Gruwelijk en Obsceen
Een goede raad van JK Rowling
Heerlijk. Een nieuw boek van J.K. Rowling. Ik ben een liefhebber van Harry Potter en als Een goede raad (The Casual Vacancy) in februari wordt aangekondigd begint de voorpret. De reacties van de pers op het verschijnen van haar eerste boek voor volwassenen zijn divers. Toch is er gemakkelijk een gemene deler te ontdekken - namelijk, de herhaaldelijke vergelijkingen met Harry Potter. “It feels as if the author has unleashed all the swearing, sex and vitriol that have been off-limits to her since Harry Potter and the Philosopher’s Stone was published in 1997”, aldus de Telegraph. Om te vervolgen: “ I will try to stop my children reading a book.”

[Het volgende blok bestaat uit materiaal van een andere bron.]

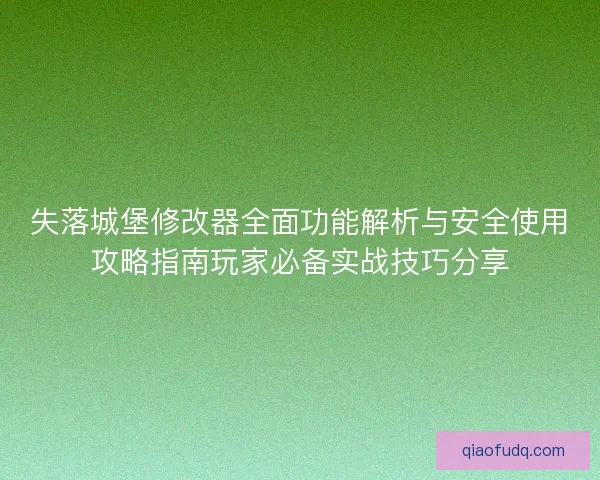 失落城堡修改器全面功能解析与安全使用攻略指南玩家必备实战技巧分享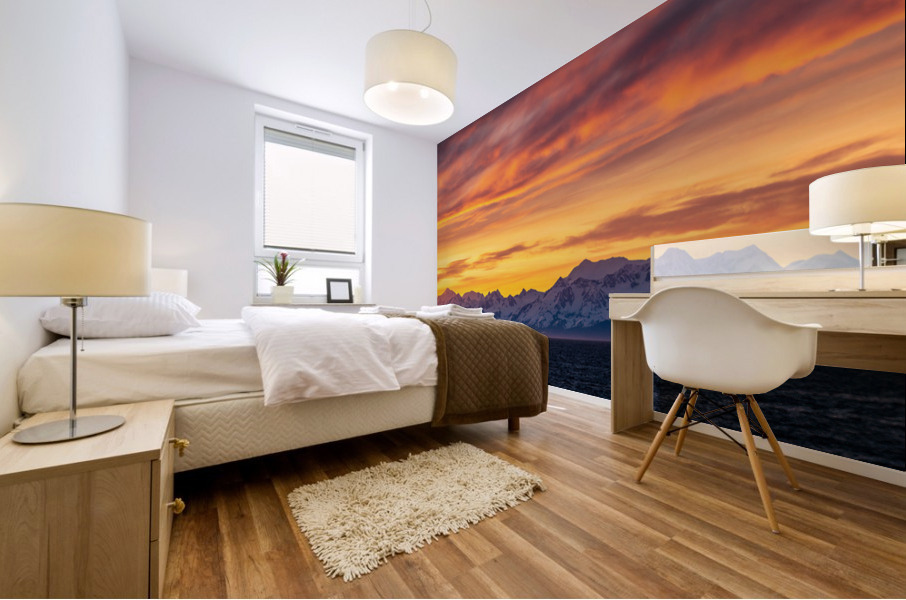 Sunset by Mt Fairweather and the Glacier Bay National Park in Al Mural print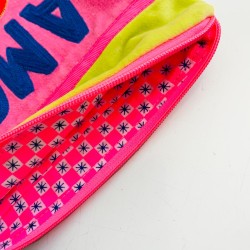 Pochett zip Velours Amour pink/neon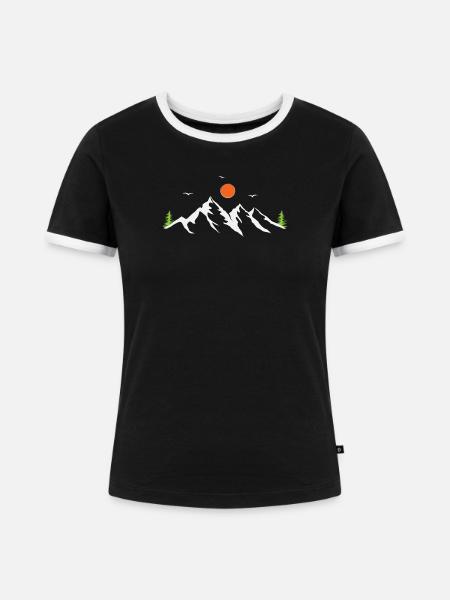 Gebirge - Frauen Kontrast-T-Shirt - Schwarz/Weiß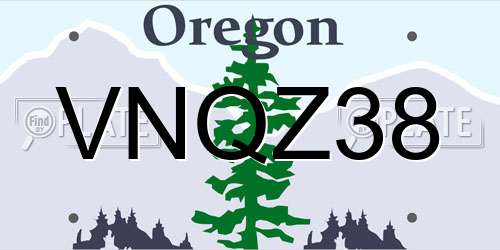 VNQZ38 Oregon License Plate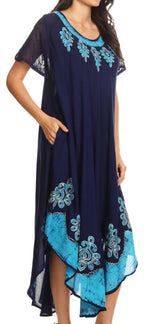Sakkas Batik Hindi Cap Sleeve Caftan Dress / Cover Up dresses La Vie Bien Sakkas Batik Hindi Cap Sleeve Caftan Dress / Cover Up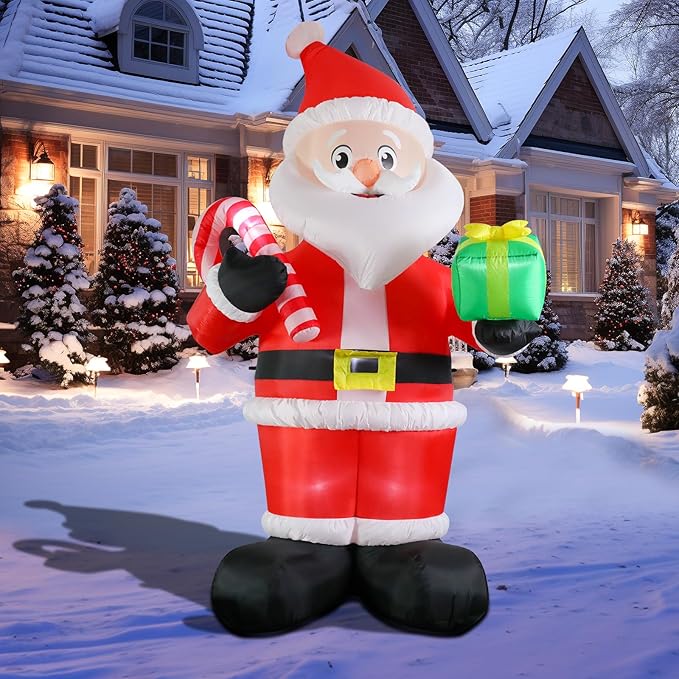 WONDER GARDEN 9.84 FT Christmas Inflatable Outdoor Decorations Christmas Santa Claus Blow Up Yard Decorations with LED Lights for Xmas Holiday Party Garden Patio Lawn Decor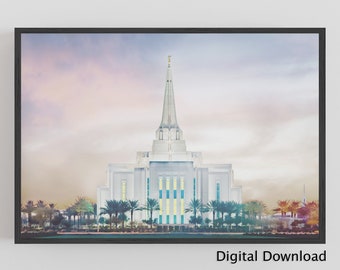 Digital Download: Gilbert, Arizona Temple, West Side, in Neutral Colors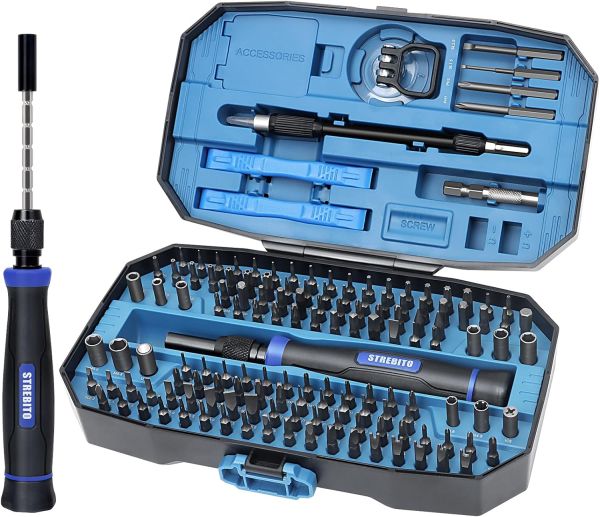 STREBITO Precision Screwdriver Set 153 in 1 Small Magnetic Screwdriver Set with Case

Een goed raad begint met het overlijden van Barry Fairbrother. Naast een hoop verdriet en boosheid leidt dat ook tot een lege zetel in de gemeenteraad. In de Engelse gemeente heerst namelijk grote onenigheid over de toekomst van een aangrenzende achterbuurt. Hoort deze wijk, met haar inwoners – de lagere sociale klasse, inclusief verslavingsproblematiek – bij de elitaire gemeente of kan deze eindelijk worden afgestoten? De roman ontvouwt zich rond de strijd die losbarst als verschillende, sterk uitgewerkte – over het algemeen nare - karakters zich in de strijd werpen voor opvolging in de raad. Wat volgt is een sterk neergezette intrige vol roddel en achterklap. Het doet de New York Times verzuchten: “Instead of an appreciation for the courage, perseverance, loyalty and sense of duty that people are capable of, we are left with a dismaying sense of human weakness, selfishness and gossipy stupidity.” Hier hoor ik weer de roep om de terugkomst van Harry Potter. Maar Zweinstein ligt ver achter ons.
Opvallend is dat veel minder vaak wordt gerefereerd aan dat andere stukje geschiedenis van Rowling, dat toch veel beter dienst doet om Een goede raad te benaderen. Het is geen geheim dat de schrijfster lange tijd onderaan de sociale ladder stond. Als alleenstaande bijstandsmoeder nam ze baby en kladblok mee naar het café om in ieder geval in de warmte te kunnen schrijven. In het welvarende Verenigd Koninkrijk werd ze veelvuldig op de werking van de Engelse klassenmaatschappij gewezen. Dat ze de duistere achterkant van deze gemeenschap zo goed kent, geeft de karakterschetsen en de dialogen in deze roman realisme mee.
Het zijn echter de pubers die het hoogtepunt vormen van Een goed raad. Rowling slaagt er daarnaast in het Internet en social media geloofwaardigte gebruiken in de plot. Als ‘de geest van Barry Fairbrother’ zich laat horen op de website van de gemeenteraad raakt de stijve en politiek correcte bovenklasse de controle langzaam kwijt.
Een goede raad schetst gruwelijke scènes van huiselijk geweld en emotionele verwaarlozing. En die komen zowel in de statige panden van het dorp als in de achterbuurt voor. Dat geeft de roman een zekere sociale kritiek mee. Dat doet Rowling overtuigend, en tegelijk is dat soms gruwelijk en obsceen. Maar dat is geen reden om weg te kijken van deze bruisende roman, of je puberkinderen er tegen te beschermen.
Een goede raad werd dit jaar uitgegeven door Meulenhoff Boekerij en is overal te verkrijgen.